To be clear, the denomination as “Sanctuary Church” is loosely defined in this resolution. It is not binding on individual congregations. It does not call for illegal actions. It does mean that the ELCA cares for the most vulnerable people who are cut by the shards of a broken immigration system. We here at Christ the King Church have long shared this commitment to being sanctuary, and we will continue so. For example, a group has begun here at Christ the King Church to discern how we can care in legal ways for migrants and refugees near us who need our help with prayer, a toothbrush, soap and water, food, legal advocacy, or other. Whatever else “Sanctuary Church” means, it accords with God’s call to us to be A Healing Place.

So, we must discern the moment. What is God doing now? Are we seeing rightly? Or are we holding on to presumptions and pretensions that are little more than our personal and social preferences now turned into idols? This is the much more important question for us as church and as individuals to ask every day. It is also wonderfully true that when Jesus the true Prince and Maker of Peace comes into our lives, we will experience dislocation. We will be challenged to let go of the things and thoughts that resist the Spirit’s life-giving flames. This is what it means to be refined. This is what it means to take the leap of faith. An opportunity comes to a person or congregation. It is wholly unexpected. We struggle to use the best of what we have in well-winnowed wisdom to discern what to do. As Paul says, we test all the spirits. Is it a new job? A new life chapter full of the unknown? A call that indeed requires civil disobedience, like saving Jewish lives before and during World War II? A call for a congregation to do something heretofore wholly unimagined?

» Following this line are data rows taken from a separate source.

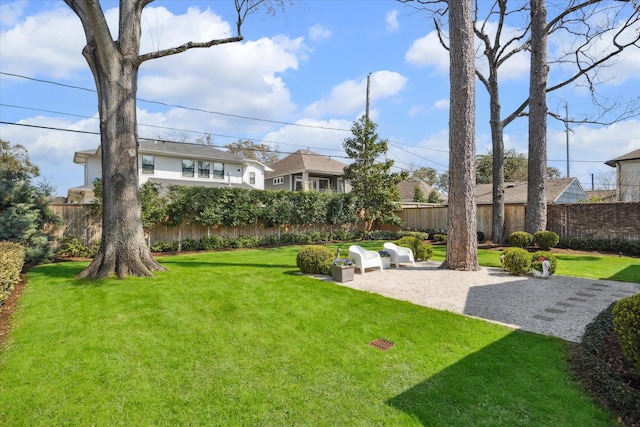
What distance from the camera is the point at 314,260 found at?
27.8 ft

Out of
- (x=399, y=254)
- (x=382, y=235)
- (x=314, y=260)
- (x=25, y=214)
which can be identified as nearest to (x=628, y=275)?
(x=399, y=254)

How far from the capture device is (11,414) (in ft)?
8.97

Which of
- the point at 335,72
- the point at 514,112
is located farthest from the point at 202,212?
the point at 514,112

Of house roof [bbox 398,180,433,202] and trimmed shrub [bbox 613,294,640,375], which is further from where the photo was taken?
house roof [bbox 398,180,433,202]

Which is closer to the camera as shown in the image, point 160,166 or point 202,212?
point 202,212

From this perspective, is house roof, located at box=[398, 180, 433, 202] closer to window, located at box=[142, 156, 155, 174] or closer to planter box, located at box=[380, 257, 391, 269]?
window, located at box=[142, 156, 155, 174]

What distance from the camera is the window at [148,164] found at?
22219 millimetres

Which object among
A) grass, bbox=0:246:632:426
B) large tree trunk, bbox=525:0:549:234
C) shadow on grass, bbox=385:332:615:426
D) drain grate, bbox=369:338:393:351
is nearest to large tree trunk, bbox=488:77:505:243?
large tree trunk, bbox=525:0:549:234

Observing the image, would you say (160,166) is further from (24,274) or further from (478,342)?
(478,342)

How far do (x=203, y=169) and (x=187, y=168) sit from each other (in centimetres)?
123

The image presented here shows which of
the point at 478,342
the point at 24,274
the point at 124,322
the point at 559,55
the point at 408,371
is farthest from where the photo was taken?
the point at 559,55

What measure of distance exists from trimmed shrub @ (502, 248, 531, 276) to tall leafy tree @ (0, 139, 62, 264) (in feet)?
44.0

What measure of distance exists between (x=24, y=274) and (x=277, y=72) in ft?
43.0

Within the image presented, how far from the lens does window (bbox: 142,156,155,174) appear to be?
72.9 feet
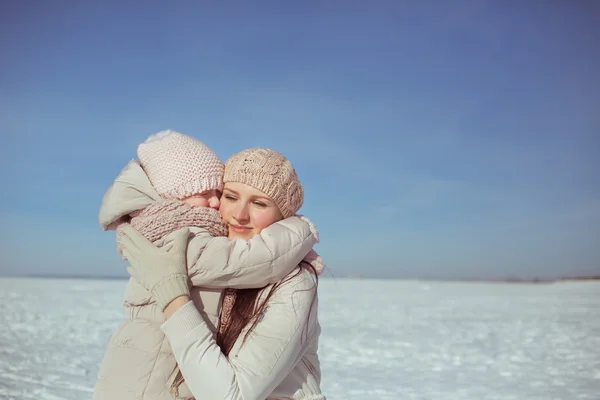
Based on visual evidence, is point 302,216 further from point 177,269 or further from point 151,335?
point 151,335

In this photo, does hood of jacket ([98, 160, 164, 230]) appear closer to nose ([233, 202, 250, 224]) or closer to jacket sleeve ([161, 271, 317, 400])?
nose ([233, 202, 250, 224])

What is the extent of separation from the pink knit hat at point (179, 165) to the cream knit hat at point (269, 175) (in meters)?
0.09

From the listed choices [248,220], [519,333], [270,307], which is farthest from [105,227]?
[519,333]

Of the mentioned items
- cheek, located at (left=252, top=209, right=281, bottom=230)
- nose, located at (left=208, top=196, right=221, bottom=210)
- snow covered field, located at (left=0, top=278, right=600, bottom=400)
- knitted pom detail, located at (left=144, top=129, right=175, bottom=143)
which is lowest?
snow covered field, located at (left=0, top=278, right=600, bottom=400)

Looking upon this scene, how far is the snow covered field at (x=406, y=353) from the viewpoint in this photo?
5434mm

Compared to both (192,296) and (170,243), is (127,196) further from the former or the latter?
(192,296)

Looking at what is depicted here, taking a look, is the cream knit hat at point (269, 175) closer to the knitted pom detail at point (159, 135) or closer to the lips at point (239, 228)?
the lips at point (239, 228)

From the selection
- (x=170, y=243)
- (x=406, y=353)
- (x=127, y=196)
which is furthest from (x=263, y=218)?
(x=406, y=353)

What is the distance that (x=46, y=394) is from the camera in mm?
4902

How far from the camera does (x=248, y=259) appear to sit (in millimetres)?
1929

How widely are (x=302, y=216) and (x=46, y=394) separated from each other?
3.88m

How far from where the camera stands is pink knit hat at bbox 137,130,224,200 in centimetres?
215

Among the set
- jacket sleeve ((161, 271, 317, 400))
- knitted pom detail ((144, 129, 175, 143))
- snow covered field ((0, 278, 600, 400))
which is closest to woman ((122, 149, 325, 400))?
jacket sleeve ((161, 271, 317, 400))

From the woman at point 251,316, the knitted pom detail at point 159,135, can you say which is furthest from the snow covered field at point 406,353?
the knitted pom detail at point 159,135
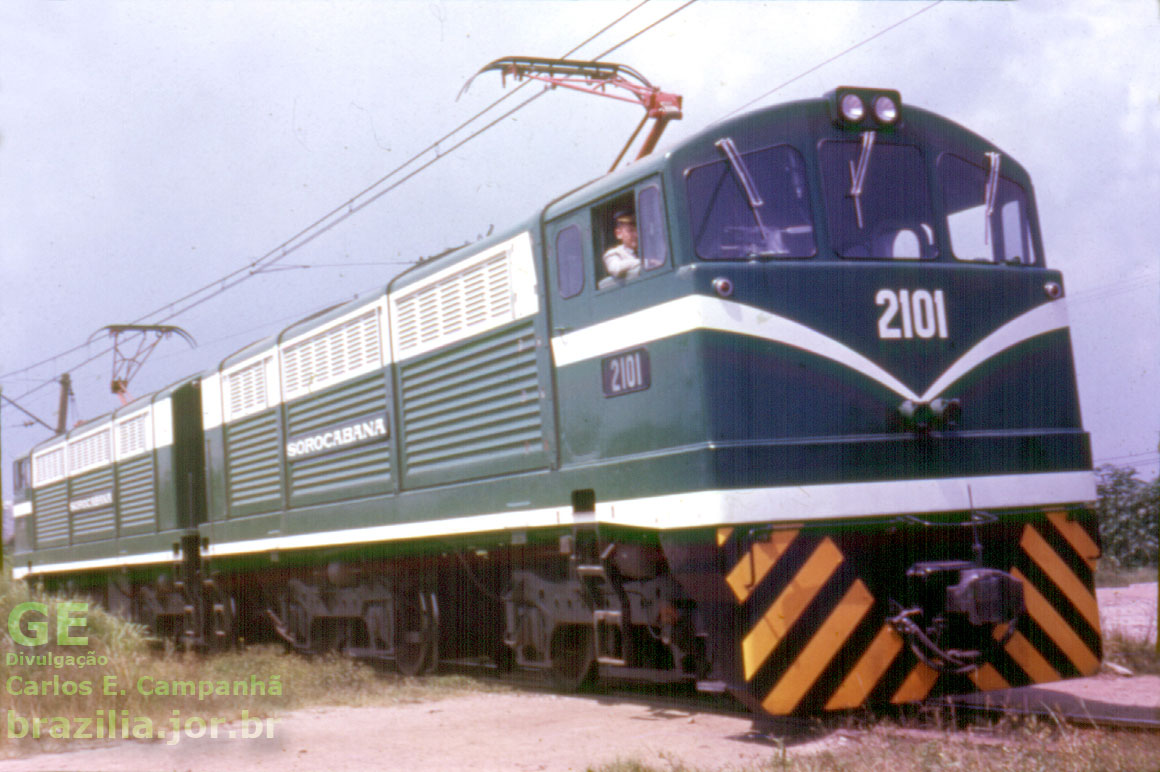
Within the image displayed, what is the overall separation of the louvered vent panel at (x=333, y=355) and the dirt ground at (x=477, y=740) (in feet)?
10.4

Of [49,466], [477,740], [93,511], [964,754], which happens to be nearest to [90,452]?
[93,511]

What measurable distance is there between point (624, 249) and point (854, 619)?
2.51 m

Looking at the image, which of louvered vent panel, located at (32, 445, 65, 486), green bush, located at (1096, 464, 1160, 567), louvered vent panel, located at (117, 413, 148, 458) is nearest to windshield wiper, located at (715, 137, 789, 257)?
louvered vent panel, located at (117, 413, 148, 458)

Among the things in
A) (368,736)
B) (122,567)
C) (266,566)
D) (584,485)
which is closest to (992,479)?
(584,485)

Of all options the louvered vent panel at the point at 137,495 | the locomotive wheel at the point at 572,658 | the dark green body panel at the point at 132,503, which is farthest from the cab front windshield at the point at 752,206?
the louvered vent panel at the point at 137,495

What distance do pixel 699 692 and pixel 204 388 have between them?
8.07 metres

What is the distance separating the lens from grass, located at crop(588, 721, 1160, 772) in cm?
502

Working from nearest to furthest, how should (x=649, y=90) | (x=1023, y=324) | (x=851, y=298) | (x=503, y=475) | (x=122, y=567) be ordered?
(x=851, y=298)
(x=1023, y=324)
(x=503, y=475)
(x=649, y=90)
(x=122, y=567)

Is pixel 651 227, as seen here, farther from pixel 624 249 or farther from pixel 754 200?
pixel 754 200

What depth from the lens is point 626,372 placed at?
6.90m

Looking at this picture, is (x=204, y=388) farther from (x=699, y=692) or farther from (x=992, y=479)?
(x=992, y=479)

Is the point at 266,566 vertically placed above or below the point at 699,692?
above

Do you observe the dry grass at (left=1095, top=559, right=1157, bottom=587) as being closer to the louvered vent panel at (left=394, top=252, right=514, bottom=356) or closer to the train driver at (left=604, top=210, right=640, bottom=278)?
the louvered vent panel at (left=394, top=252, right=514, bottom=356)

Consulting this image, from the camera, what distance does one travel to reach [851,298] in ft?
21.5
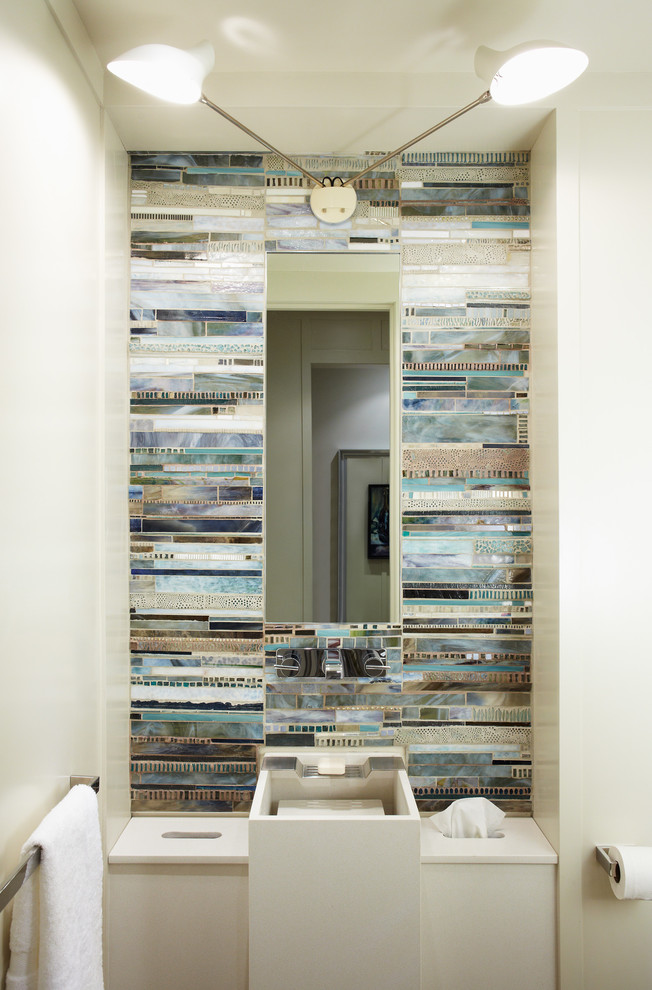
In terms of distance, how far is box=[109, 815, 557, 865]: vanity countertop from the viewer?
58.4 inches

To answer well, Jesus says: discern now. Be not captive to your nostalgic past or your fantasy future. Interpret the present time. Trust Christ. As Thomas Merton put it, “You do not need to know what is happening, or exactly where it is all going. What you need is to recognize the possibilities and challenges offered by the present moment, and embrace them with courage, faith and hope. In such an event, courage is the authentic form taken by love.” And, all the while, as part and parcel of Christ’s refining love, he does not step away from the family meal. In fact, he endures and feeds it with his own real self by true word, water, feast, and acts of love. It is how we are refined, how we endure, how we can hope, and how God rules faithfully and lovingly.